A treadmill stress test is typically given to those who have symptoms, such as shortness of breath or chest pains, that indicate possible coronary artery disease. A treadmill stress test provides information about a patient's exercise tolerance in addition to the probability of coronary artery disease. Finally, it provides information regarding exercise-induced arrhythmias.
Who Should Have a Treadmill Stress Test
If a patient has symptoms that suggest possible coronary artery disease, a treadmill stress test is a low-cost, low risk diagnostic test that can used to evaluate patients who have adequate ability to exercise and have a normal EKG under resting conditions.

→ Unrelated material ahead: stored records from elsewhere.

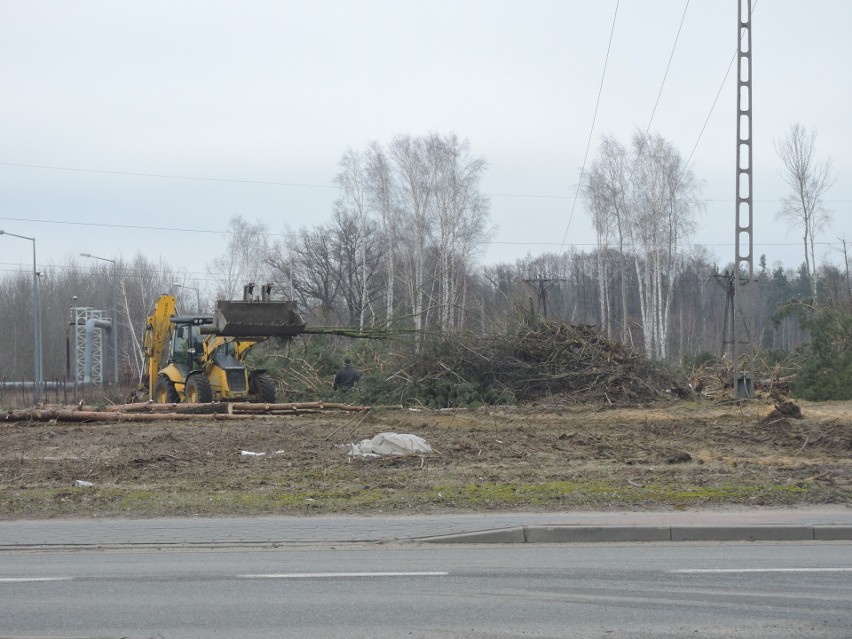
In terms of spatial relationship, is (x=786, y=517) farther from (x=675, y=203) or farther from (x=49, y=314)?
(x=49, y=314)

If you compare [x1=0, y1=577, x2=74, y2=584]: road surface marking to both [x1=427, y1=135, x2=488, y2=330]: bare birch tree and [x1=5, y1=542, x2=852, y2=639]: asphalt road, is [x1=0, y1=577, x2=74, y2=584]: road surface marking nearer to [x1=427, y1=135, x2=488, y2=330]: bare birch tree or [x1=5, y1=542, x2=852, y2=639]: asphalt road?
[x1=5, y1=542, x2=852, y2=639]: asphalt road

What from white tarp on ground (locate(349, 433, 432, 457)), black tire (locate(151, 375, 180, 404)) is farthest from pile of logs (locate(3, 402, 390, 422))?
white tarp on ground (locate(349, 433, 432, 457))

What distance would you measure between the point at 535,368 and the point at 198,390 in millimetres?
9925

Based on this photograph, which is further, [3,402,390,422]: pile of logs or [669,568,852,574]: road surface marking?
[3,402,390,422]: pile of logs

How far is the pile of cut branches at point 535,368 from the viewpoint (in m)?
28.4

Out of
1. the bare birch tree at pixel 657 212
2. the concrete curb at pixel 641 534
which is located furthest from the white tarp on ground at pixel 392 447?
the bare birch tree at pixel 657 212

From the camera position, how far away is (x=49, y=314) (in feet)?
293

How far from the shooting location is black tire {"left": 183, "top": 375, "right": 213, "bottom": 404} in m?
26.9

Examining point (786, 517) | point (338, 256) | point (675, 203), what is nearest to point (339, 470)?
point (786, 517)

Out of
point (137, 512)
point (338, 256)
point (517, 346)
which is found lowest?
point (137, 512)

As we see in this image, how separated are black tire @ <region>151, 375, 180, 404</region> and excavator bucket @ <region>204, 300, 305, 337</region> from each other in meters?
4.08

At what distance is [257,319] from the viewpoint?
25109 millimetres

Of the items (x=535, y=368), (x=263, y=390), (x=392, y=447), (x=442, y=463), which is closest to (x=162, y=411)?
(x=263, y=390)

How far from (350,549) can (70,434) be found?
13.4 m
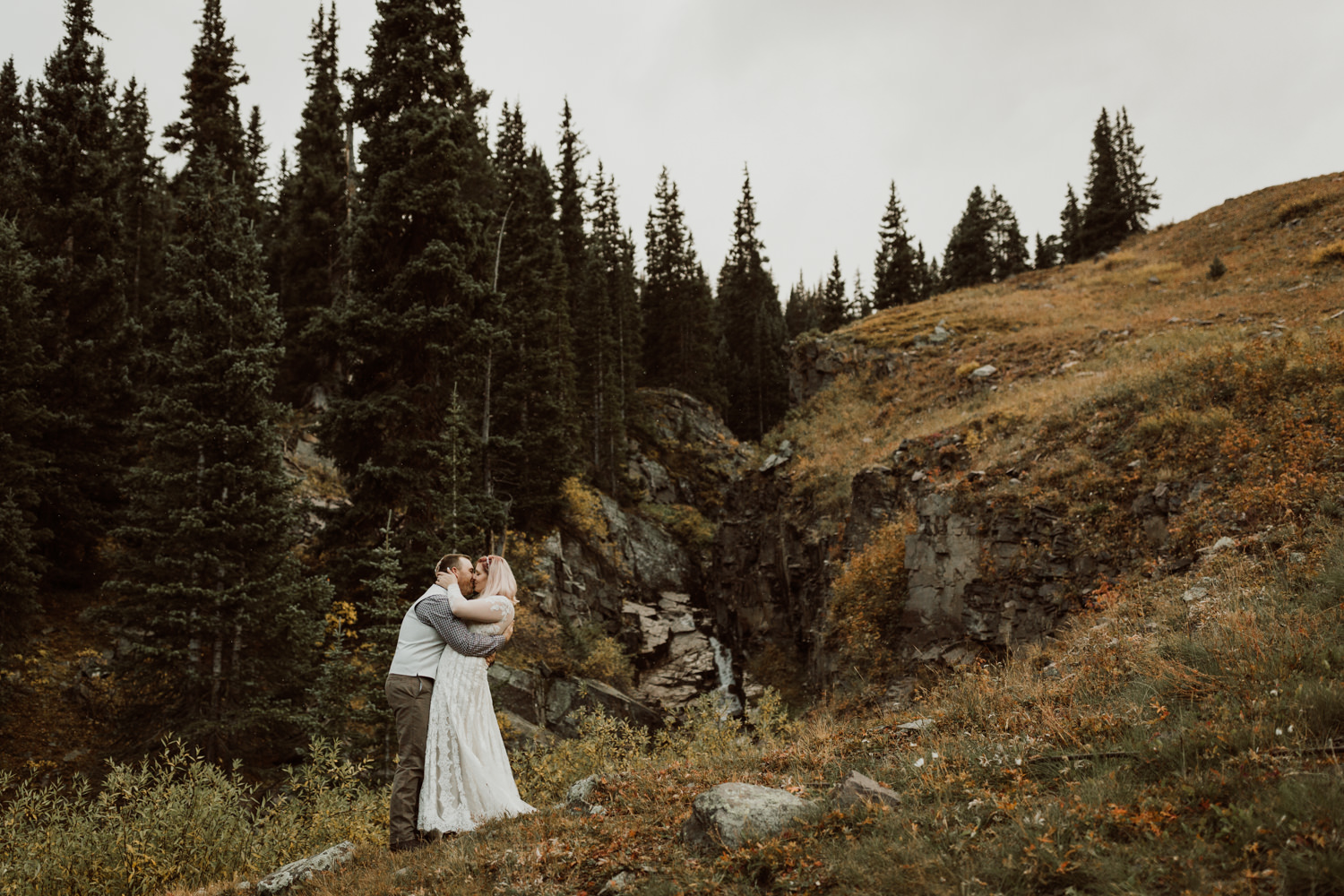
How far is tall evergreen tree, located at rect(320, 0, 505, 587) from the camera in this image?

Despite these benefits, treadmill stress testing is not as accurate as stress tests that include nuclear or echocardiographic imaging and further testing is often necessary following an abnormal treadmill stress test.
Risks Of A Treadmill Stress Test
Although a treadmill stress test is generally considered safe, it does have the following risks:
- Chest pain
- Blood-pressure surge
Although extremely rare, it is possible for a nuclear cardiology stress test to cause a heart attack.